Paradoxe : ne changez rien !

Route dans un paysage enneigé et panneau demi-tourEn coaching nous accompagnons un changement, avec une demande initiale qui concerne la résolution d’un problème ou l’atteinte d’un objectif. Souvent, le client se met en route dans la direction prévue ; il réalise le changement qu’il souhaitait (+ d’autres, en cadeau bonus). Mais parfois, le coaching bloque ou s’embourbe, le changement n’advient pas comme prévu. Dans ce type de cas, l’approche paradoxale peut apporter des réponses. Réponses surprenantes, mais étonnamment constructives.

Cet article est la suite de Entêtement et paradoxe qui traitait de l’approche paradoxale de l’école de Palo Alto.

En tant que coach nous faisons aussi, parfois, « toujours plus de la même chose ». Avec le constat que cela ne fonctionne pas. Et c’est perturbant !
◇ ◇ ◇
- CONSIGNES -
(1) Recopiez l'extrait sur le coaching en partant de « Route dans un » et en vous arrêtant à « de Palo Alto. ».
(2) Relevez toutes les phrases qui forment le dernier paragraphe de l'extrait sur le coaching.
(3) D'après l'extrait sur le coaching, à quelle école appartient l'approche paradoxale dont parlait l'article « Entêtement et paradoxe » ?
Les lignes qui viennent ensuite sont un contenu à part, sans rapport avec l'extrait.

- EXTRAITS DE DONNÉES -
◇ ◇ ◇
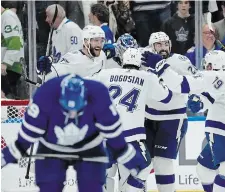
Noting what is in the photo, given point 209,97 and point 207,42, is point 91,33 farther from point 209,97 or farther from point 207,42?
point 207,42

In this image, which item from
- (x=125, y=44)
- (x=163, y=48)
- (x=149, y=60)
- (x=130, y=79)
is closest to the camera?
(x=130, y=79)

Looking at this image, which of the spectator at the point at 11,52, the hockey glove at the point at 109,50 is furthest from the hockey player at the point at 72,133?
the spectator at the point at 11,52

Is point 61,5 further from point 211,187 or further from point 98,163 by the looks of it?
point 98,163

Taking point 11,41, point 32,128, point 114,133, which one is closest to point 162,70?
point 114,133

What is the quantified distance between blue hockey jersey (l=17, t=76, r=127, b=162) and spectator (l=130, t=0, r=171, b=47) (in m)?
2.97

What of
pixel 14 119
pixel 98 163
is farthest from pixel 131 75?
pixel 14 119

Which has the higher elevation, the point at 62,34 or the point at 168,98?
the point at 62,34

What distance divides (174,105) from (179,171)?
117 centimetres

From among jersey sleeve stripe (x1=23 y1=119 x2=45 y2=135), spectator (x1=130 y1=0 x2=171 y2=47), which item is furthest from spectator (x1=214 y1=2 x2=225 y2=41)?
jersey sleeve stripe (x1=23 y1=119 x2=45 y2=135)

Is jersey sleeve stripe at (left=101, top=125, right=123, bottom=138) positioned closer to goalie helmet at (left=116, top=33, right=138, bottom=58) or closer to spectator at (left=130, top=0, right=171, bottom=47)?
goalie helmet at (left=116, top=33, right=138, bottom=58)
◇ ◇ ◇
- RÉPONSES -
(1)
Route dans un paysage enneigé et panneau demi-tourEn coaching nous accompagnons un changement, avec une demande initiale qui concerne la résolution d’un problème ou l’atteinte d’un objectif. Souvent, le client se met en route dans la direction prévue ; il réalise le changement qu’il souhaitait (+ d’autres, en cadeau bonus). Mais parfois, le coaching bloque ou s’embourbe, le changement n’advient pas comme prévu. Dans ce type de cas, l’approche paradoxale peut apporter des réponses. Réponses surprenantes, mais étonnamment constructives.

Cet article est la suite de Entêtement et paradoxe qui traitait de l’approche paradoxale de l’école de Palo Alto.

(2)
En tant que coach nous faisons aussi, parfois, « toujours plus de la même chose ».
Avec le constat que cela ne fonctionne pas.
Et c'est perturbant !

(3) À l'école de Palo Alto.